**Tareas propuestas:**
1/ Según el texto sobre la transparencia eclesial, ¿por qué entendemos muy poco de lo que leemos? Explícalo en una a tres oraciones.
2/ Convierte en una lista breve el párrafo del texto sobre la transparencia eclesial que empieza con "Es frecuente en la ciudadanía", conservando sus ideas principales.
3/ Retoma el texto sobre la transparencia eclesial a partir de su última oración y continúalo.

**Texto fuente:**
##########

No hay que tener miedo a conocer las realidades eclesiales como son, incluso con su pus y sus lágrimas; es muy necesario que se aireen para que hagamos examen de conciencia, para desinfectarlas y sanar heridas. Pero es necesario ir más allá de la anécdota para ver el proceso de uso, comprensión y difusión de la información en la sociedad de la transparencia. Junto a las ventajas de una ciudadanía -y una Iglesia- mucho más vigilantes y atentas hacia las personas que detentan el poder, existen varios riesgos ante los que debemos precavernos.
- Es frecuente en la ciudadanía una vivencia ilusoria de “conocimiento” sobre los asuntos publicados, como si bastase leer unos cuantos memorandos en algún periódico o blog para entender una situación compleja. La publicación sin ton ni son de documentos reservados es como el agua cuando se rompe una tubería en casa: te la inunda y no sirve para nada. Es necesario aceptar que entendemos muy poco de lo que leemos, primero por los sesgos del medio mismo; y además porque nos faltan el contexto, los datos complementarios, muchas claves de lectura y una perspectiva general.

##########

**Datos proporcionados:**
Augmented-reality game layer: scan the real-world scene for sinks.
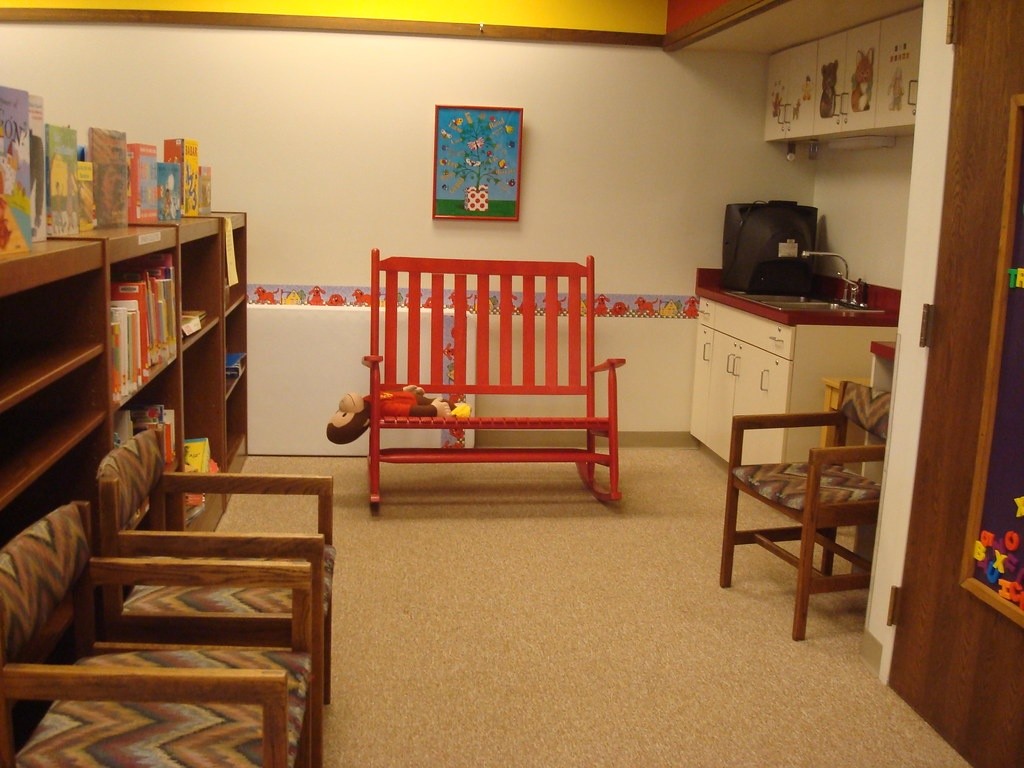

##########

**Respuestas en orden:**
1/ Entendemos muy poco de lo que leemos, en primer lugar, por los sesgos del propio medio. Además, nos faltan el contexto, los datos complementarios, muchas claves de lectura y una perspectiva general.

2/
- Muchos ciudadanos viven la ilusión de "conocer" los asuntos publicados, como si leer unos cuantos memorandos en un periódico o blog bastara para entender una situación compleja.
- Publicar documentos reservados sin ton ni son es como el agua de una tubería rota: inunda la casa y no sirve para nada.
- Hay que aceptar que entendemos muy poco de lo que leemos, tanto por los sesgos del medio como por la falta de contexto, datos complementarios, claves de lectura y perspectiva general.

3/
- De ahí que, si bien es necesario un control y verificación ciudadana sobre las decisiones del poder, no es factible ni deseable que todo sea público en todos los momentos del proceso. La antropología de la comunicación reconoce ámbitos más estrechos de intimidad, niveles de confianza, atrios de cercanía que marcan distintos modos de comunicar. No pueden borrarse esas fronteras sin graves consecuencias, ni siquiera en nombre de evitar abusos. Hay conversaciones que todo el mundo sabe que se tienen, pero como las raíces de un árbol, no es necesario exponerlas porque el árbol muere. O las vísceras de toda persona: se tienen y funcionan, pero no se exponen. No todo lo privado es peligroso, no todo lo confidencial es perverso. Ni en las vidas personales ni en lo social.
- Por eso es necesario, tras la indispensable purificación, renovar el voto de confianza que tenemos en los encargados de coordinar y dirigir. Sin esa confianza se desmorona la estructura de la sociedad, cuanto más de la Iglesia. Probablemente lo más grave de la carta de Viganò sea su intención de demoler la confianza en el Papa, incluso a pesar de las evidencias: Francisco está actuando fuertemente contra ese clima de ocultamiento que ha permitido tantos desmanes. El Papa está buscando las raíces del problema y nos llama a todos a la conversión.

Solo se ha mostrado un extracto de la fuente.